### Consignes à suivre
**1.** Recopiez fidèlement le passage du texte sur le califat qui commence aux mots "C’est bien pour" et s'arrête après "da‘wa(1) des Abbassides.".
**2.** D'après le texte sur le califat, à quoi la première raison, dite proprement politique, est-elle liée ?
**3.** Indiquez si chacune de ces affirmations concorde avec le texte sur le califat, en répondant par oui ou par non et en citant les mots décisifs du texte.
(a) Les musulmans ont rejeté la fiction des Khulafā’ Rashidūn.
(b) L'auteur retient trois raisons d'inégale importance pour expliquer l'institutionnalisation de cette fiction en milieu sunnite.
(c) La deuxième raison est liée au conflit entre les sunnites et les «sortants».

MADANIYA
Le califat dans les imaginaires de
l’Islam sunnite 2/2
Roger Naba'a
Mercredi 6 décembre 2017
8- La fiction des Khulafa’ Rashidun
C’est du fond de
cet horizon d’attente que la fiction des
Khulafā’ Rashidūn serait venue aux
musulmans. Ils l’ont naturellement
acceptée, allant de soi comme une
«vérité» qui ne venant de nulle part
passait pour avoir été toujours-déjà-là.
C’est à mettre en scène la
représentation de la croyance en cette
«vérité» du Califat Heureux que la
fiction des Califes Bien Guidés fut
vouée ; une représentation qui soit
telle que celui qui y croit et lui est
assujetti ne puisse que croire en elle
dès lors que dans cette représentation
l’acteur, la scène et le destinataire
sont sur le même plan : les musulmans
sont tout à la fois, les destinataires
de la fiction, ses auteurs
(«inconscients» devrait-on ajouter) et
les acteurs de la scène du spectacle,
comme acteurs de la crise fitnique :
c’est par et avec eux que s’est
construit cette fiction comme mise en
scène de la sortie de la fitna !
C’est bien pour
cela qu’à la lecture «réaliste» de ceux
qui opposent «réalité/imaginaire», on
préfèrera d’autres qui s’expliqueraient,
chacune, par sa raison d’être, le tout
s’originant dans la fitna.
Trois raisons
d’inégale importance me semblent devoir
être retenues pour appréhender
l’institutionnalisation, en milieu
sunnite, de cette fiction.
-
La première proprement politique est
liée à la da‘wa(1) des Abbassides.
-
La seconde, s’inscrivant dans la
temporalité conflictuelle du califat
fitnique – que j’appellerai
«récit/fiction de démarcation et de
partage» – serait, elle, liée au
conflit qui opposa ceux qui se
dénommeront «sunnites» contre tous
les «sortants» des rangs du
«consensus de la umma».

### Données recueillies
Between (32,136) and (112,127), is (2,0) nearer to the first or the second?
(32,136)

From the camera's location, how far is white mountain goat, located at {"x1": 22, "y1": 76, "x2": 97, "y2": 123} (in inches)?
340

### Réponses aux consignes
**1.**
C’est bien pour
cela qu’à la lecture «réaliste» de ceux
qui opposent «réalité/imaginaire», on
préfèrera d’autres qui s’expliqueraient,
chacune, par sa raison d’être, le tout
s’originant dans la fitna.
Trois raisons
d’inégale importance me semblent devoir
être retenues pour appréhender
l’institutionnalisation, en milieu
sunnite, de cette fiction.
-
La première proprement politique est
liée à la da‘wa(1) des Abbassides.

**2.** Elle est liée à la da‘wa des Abbassides.

**3.**
(a) Non : « Ils l’ont naturellement acceptée ».
(b) Oui : « Trois raisons d’inégale importance me semblent devoir être retenues pour appréhender l’institutionnalisation, en milieu sunnite, de cette fiction ».
(c) Oui : « liée au conflit qui opposa ceux qui se dénommeront «sunnites» contre tous les «sortants» des rangs du «consensus de la umma» ».